Testo fornito:
Quell’invocazione al Dio dei circensi e dei clown

Roma – Per i cinefili è la “Preghiera del clown”. In “Toto 3D”, Antonio De Curtis la recita al centro della pista del circo con tutti gli artisti intorno.

 
“Ti ringraziamo nostro buon Protettore per averci dato anche oggi la forza di fare il più bello spettacolo del mondo. Tu che proteggi uomini, animali e baracconi, tu che rendi i leoni docili come gli uomini e gli uomini coraggiosi come i leoni, tu che ogni sera presti agli acrobati le ali degli angeli, fa’ che sulla nostra mensa non venga mai a mancare pane ed applausi… Noi ti chiediamo protezione, ma se non ne fossimo degni, se qualche disgrazia dovesse accaderci, fa che avvenga dopo lo spettacolo […] Tu che permetti ai nani e ai giganti di essere ugualmente felici, tu che sei la rete, l’unica rete dei nostri pericolosi esercizi, fa che in nessun momento della nostra vita venga a mancarci una tenda, una pista e un riflettore. […] Se le mie buffonate servono ad alleviare le loro pene, rendi pure questa mia faccia ancora più ridicola, ma aiutami a portarla in giro con disinvoltura. C’è tanta gente che si diverte a far piangere l’umanità, noi dobbiamo soffrire per divertirla; manda, se puoi, qualcuno su questo mondo capace di far ridere me come io faccio ridere gli altri”.

Esercizio A:
Rispondi a queste domande sul testo sulla preghiera del clown:
(i) In quale film Antonio De Curtis recita la preghiera?
(ii) In che punto del circo la recita, e chi ha intorno?
(iii) Che cosa si chiede che non manchi mai sulla mensa?
Esercizio B:
Stampa il brano del testo sulla preghiera del clown che va da "Quell’invocazione al Dio" fino a "gli artisti intorno.".
Il materiale non ha nulla a che fare con il testo sulla preghiera del clown.

Dati forniti:

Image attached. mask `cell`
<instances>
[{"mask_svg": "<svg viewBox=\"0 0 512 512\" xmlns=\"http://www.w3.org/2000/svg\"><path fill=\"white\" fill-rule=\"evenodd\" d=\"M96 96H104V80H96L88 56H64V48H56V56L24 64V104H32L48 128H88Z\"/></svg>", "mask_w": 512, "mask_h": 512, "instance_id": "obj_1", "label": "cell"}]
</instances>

Soluzione scritta A:
(i) In "Toto 3D".
(ii) Al centro della pista, con tutti gli artisti intorno.
(iii) Pane ed applausi.

Soluzione scritta B:
Quell’invocazione al Dio dei circensi e dei clown

Roma – Per i cinefili è la “Preghiera del clown”. In “Toto 3D”, Antonio De Curtis la recita al centro della pista del circo con tutti gli artisti intorno.